Although in 2008 Baseball America projected Venable as an every day starter for the Padres in 2010, some experts questioned whether he would be a long-term solution in center field for the team. Venable started the 2009 season with the Padres' Triple-A affiliate, Portland Beavers, but he was recalled by the Padres on June 3. His father, Max, served as the Beavers' hitting coach in 2009. Following the July 5 trade of Scott Hairston to the Oakland Athletics, Venable shared right field with Kyle Blanks. On July 12 against the San Francisco Giants, he had his first home run of the season in his first career four-hit game. Between July 30 and August 5, he homered in five of seven games. In an August 23 game against the St. Louis Cardinals, he was involved in a bench-clearing incident when Albert Pujols thought he threw an elbow while being tagged out. In 2009, he posted 12 home runs and tallied 38 runs batted in (RBI), while defensively 493.2 of his 643 innings were spent in right field and only 117 in center field.
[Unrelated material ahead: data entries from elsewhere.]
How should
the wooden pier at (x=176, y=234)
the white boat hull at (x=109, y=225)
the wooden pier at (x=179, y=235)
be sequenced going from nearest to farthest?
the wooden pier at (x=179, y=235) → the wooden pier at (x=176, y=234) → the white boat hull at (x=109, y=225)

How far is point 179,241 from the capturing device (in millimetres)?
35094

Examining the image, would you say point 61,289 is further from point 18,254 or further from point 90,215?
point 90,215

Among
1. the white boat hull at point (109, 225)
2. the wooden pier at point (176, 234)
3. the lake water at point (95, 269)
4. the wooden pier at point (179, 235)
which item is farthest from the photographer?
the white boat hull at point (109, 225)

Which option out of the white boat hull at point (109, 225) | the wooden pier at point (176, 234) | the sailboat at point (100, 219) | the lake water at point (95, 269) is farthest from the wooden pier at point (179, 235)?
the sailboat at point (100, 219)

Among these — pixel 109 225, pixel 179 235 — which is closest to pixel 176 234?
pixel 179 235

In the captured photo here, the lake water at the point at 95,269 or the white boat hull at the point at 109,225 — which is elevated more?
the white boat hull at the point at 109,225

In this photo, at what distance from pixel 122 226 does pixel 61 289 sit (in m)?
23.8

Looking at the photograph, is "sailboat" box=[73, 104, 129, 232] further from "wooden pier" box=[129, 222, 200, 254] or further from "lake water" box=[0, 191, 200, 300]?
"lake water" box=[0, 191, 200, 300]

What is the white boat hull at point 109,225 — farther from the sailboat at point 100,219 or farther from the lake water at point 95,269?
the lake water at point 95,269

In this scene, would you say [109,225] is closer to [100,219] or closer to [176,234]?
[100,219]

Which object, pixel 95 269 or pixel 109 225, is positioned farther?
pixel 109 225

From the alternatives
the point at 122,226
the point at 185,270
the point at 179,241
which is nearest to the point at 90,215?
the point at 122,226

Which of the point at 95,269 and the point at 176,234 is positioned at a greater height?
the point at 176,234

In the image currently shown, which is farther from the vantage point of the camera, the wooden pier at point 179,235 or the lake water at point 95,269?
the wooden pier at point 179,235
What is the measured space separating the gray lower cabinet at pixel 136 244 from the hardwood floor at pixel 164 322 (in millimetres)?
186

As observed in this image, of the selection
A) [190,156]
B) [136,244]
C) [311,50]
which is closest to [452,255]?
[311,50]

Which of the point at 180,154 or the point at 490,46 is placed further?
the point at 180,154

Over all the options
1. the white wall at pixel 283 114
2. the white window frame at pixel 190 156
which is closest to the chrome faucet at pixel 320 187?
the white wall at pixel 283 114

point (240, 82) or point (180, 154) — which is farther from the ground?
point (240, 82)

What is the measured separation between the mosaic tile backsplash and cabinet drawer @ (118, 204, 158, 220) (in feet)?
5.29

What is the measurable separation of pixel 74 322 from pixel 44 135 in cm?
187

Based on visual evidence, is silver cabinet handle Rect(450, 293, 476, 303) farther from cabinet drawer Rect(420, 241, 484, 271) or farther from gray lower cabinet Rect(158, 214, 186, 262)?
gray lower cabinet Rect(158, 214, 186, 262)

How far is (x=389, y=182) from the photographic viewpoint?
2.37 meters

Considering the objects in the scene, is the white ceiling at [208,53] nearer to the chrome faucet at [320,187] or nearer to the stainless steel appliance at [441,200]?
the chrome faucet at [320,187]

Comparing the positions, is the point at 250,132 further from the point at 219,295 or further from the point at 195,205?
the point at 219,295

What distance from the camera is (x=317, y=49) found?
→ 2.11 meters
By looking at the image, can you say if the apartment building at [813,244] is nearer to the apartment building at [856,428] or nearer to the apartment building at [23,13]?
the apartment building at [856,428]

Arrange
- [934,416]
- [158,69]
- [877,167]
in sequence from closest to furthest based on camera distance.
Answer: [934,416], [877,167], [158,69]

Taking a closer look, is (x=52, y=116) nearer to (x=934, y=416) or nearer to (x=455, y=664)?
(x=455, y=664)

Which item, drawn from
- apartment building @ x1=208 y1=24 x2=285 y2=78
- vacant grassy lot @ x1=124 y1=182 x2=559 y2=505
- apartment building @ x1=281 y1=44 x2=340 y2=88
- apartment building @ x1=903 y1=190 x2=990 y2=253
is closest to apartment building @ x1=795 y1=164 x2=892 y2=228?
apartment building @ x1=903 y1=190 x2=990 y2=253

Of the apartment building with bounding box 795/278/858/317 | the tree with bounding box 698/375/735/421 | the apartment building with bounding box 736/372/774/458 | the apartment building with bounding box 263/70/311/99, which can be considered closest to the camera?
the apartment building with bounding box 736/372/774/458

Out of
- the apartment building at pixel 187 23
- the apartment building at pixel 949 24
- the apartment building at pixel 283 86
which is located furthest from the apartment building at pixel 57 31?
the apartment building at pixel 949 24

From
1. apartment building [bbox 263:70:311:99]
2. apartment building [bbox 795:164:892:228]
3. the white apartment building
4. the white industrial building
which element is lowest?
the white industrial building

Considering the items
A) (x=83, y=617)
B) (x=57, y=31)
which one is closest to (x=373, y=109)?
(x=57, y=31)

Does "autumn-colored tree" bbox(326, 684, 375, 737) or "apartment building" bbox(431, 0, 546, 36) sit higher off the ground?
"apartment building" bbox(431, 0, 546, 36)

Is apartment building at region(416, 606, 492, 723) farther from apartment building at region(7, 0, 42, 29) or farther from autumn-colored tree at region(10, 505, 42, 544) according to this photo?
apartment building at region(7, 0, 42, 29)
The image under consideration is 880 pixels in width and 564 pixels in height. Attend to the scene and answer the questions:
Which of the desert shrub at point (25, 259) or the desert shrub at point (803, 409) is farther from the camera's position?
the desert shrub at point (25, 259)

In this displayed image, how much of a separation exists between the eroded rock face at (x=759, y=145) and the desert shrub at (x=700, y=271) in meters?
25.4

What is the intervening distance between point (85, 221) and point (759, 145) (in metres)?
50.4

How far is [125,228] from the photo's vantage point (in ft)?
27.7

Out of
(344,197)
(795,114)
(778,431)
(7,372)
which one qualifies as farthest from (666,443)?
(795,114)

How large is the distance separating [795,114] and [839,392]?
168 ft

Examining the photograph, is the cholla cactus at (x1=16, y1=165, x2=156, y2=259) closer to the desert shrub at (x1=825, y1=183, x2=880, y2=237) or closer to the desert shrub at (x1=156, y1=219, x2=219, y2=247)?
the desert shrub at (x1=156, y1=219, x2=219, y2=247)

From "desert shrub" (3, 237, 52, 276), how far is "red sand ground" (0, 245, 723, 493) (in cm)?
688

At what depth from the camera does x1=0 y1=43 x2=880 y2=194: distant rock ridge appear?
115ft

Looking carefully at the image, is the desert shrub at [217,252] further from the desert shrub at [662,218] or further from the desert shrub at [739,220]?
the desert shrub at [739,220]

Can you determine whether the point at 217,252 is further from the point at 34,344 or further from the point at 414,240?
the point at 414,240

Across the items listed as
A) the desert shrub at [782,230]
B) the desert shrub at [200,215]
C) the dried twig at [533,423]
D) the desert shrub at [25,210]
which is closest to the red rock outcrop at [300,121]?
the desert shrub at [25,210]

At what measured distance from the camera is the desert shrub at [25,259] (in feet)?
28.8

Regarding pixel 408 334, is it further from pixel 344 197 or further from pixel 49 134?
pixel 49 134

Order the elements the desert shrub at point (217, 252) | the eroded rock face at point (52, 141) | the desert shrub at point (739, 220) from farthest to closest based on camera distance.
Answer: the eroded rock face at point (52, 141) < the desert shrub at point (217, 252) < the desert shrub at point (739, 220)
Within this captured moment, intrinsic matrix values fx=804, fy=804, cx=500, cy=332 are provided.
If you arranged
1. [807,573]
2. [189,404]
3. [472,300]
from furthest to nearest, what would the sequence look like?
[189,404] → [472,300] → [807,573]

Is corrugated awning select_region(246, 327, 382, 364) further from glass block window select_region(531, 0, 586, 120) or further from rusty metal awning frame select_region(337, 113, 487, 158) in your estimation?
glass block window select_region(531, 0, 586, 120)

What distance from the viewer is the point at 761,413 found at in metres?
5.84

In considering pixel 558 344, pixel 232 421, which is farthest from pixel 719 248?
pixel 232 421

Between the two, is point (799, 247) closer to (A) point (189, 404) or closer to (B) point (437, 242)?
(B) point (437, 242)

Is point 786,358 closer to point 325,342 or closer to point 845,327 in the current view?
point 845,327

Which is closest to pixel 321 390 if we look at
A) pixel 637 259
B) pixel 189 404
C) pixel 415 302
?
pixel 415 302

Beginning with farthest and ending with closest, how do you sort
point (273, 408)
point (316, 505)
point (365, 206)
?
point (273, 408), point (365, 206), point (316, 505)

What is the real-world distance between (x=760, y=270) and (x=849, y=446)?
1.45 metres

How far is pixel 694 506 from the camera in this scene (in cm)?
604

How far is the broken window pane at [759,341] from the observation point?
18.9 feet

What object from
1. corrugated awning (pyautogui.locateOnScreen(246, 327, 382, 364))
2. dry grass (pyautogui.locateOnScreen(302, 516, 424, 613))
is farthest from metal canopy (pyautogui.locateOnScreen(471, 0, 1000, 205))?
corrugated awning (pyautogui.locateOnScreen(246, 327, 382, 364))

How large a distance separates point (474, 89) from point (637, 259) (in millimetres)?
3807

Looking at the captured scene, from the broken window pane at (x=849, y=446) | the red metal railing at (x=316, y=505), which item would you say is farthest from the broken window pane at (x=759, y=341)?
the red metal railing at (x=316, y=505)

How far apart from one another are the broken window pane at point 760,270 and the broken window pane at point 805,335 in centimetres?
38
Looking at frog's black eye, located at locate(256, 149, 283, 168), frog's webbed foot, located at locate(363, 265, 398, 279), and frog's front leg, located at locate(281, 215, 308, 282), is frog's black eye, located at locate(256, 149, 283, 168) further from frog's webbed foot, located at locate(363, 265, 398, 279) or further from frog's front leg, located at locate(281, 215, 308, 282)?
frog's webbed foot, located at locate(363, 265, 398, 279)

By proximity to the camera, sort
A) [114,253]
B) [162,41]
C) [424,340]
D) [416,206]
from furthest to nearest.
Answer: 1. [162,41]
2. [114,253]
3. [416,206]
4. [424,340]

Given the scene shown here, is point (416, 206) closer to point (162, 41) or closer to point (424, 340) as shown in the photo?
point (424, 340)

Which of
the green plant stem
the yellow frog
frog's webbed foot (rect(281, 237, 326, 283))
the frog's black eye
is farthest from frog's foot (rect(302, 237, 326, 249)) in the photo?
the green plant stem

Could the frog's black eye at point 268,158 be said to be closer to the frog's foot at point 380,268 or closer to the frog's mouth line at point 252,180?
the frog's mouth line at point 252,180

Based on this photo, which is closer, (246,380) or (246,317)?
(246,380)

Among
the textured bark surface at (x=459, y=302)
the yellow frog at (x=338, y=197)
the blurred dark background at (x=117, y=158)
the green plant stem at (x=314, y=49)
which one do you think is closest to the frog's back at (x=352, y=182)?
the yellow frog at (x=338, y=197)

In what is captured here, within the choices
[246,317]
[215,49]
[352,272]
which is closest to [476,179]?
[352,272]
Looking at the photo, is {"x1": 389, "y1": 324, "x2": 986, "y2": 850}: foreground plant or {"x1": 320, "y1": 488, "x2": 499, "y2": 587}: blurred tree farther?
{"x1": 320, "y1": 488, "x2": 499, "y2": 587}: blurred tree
In 2010, he finished 8th in the National League in triples (7), and 9th stolen bases (29). He executed some delayed steals by taking off with the toss back to the mound "when neither infielder is covering second and the catcher is nonchalant with the ball after receiving the pitch". On May 19, Venable moved into the lead off position in the lineup and he fell a home run shy of the franchise's first cycle against the Los Angeles Dodgers, going 4-for-5 at the plate after getting a triple in the 1st inning and a double in the third. On June 23, 25 and 27, Venable hit tie-breaking home runs in Padre victories against the Florida Marlins and Tampa Bay Rays. On July 3, he went on the 15-day disabled list due to back problems. On September 29 against the Chicago Cubs, he stole two potential home runs (from Alfonso Soriano and Aramis Ramírez) on deep fly balls. In the game, he achieved his career-high 10-game hitting streak. He also led National League outfielders with 5 errors. He set new career-highs with 13 home runs and 51 RBI. Again, the majority of his innings were in right field (600.1 of 936.1 innings). He split his remaining time between left field (171.2) and center field (164.1).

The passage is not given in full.